Medtronic Inc., the world’s largest medical-device maker, got a mixed ruling in its appeal of a $7.4 million verdict won by Synthes Inc. over a patent for spinal discs.
The U.S. Court of Appeals for the Federal Circuit in Washington yesterday upheld findings that two Medtronic products infringed a Synthes patent, while saying there was no violation related to a third device. Part of the damage award against Medtronic was vacated and the case was sent back to a lower court for recalculation of what Synthes is owed.
Synthes, the world’s biggest maker of bone-related devices, claimed Medtronic infringed a patent related to an implant used to replace degenerative or diseased spinal discs. Its 2007 lawsuit targeted Medtronic’s Maverick, A-Maverick and O-Maverick implants.
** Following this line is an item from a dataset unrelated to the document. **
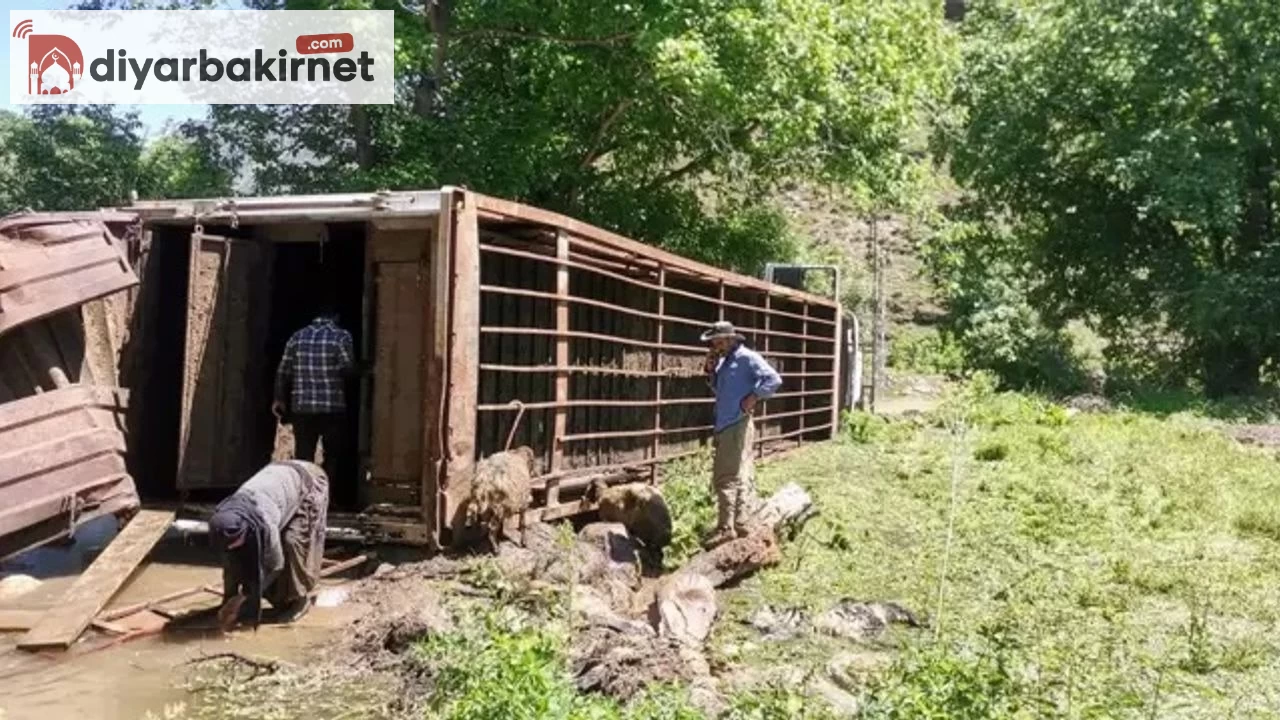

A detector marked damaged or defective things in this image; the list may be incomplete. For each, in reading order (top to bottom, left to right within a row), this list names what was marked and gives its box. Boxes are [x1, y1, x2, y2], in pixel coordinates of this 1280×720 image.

In dispute was patent 6,936,071, issued in August 2005.
A jury in 2008 awarded $5.7 million as compensation for profit lost by a Synthes unit, and said Medtronic also should pay an 18 percent royalty on $9.1 million in sales of its three implants.
In yesterday’s ruling, the Federal Circuit said Synthes wasn’t entitled to lost profits because the unit that makes a product that competes directly with Maverick discs wasn’t a party to the case. The appeals court also said O-Maverick doesn’t infringe the patent.
The court in addition upheld the validity of the patent and said an order Synthes had won to ban sales of products that infringe the patent can’t be applied to overseas sales.
Officials with West Chester, Pennsylvania-based Synthes and Minneapolis-based Medtronic didn’t immediately return messages seeking comment.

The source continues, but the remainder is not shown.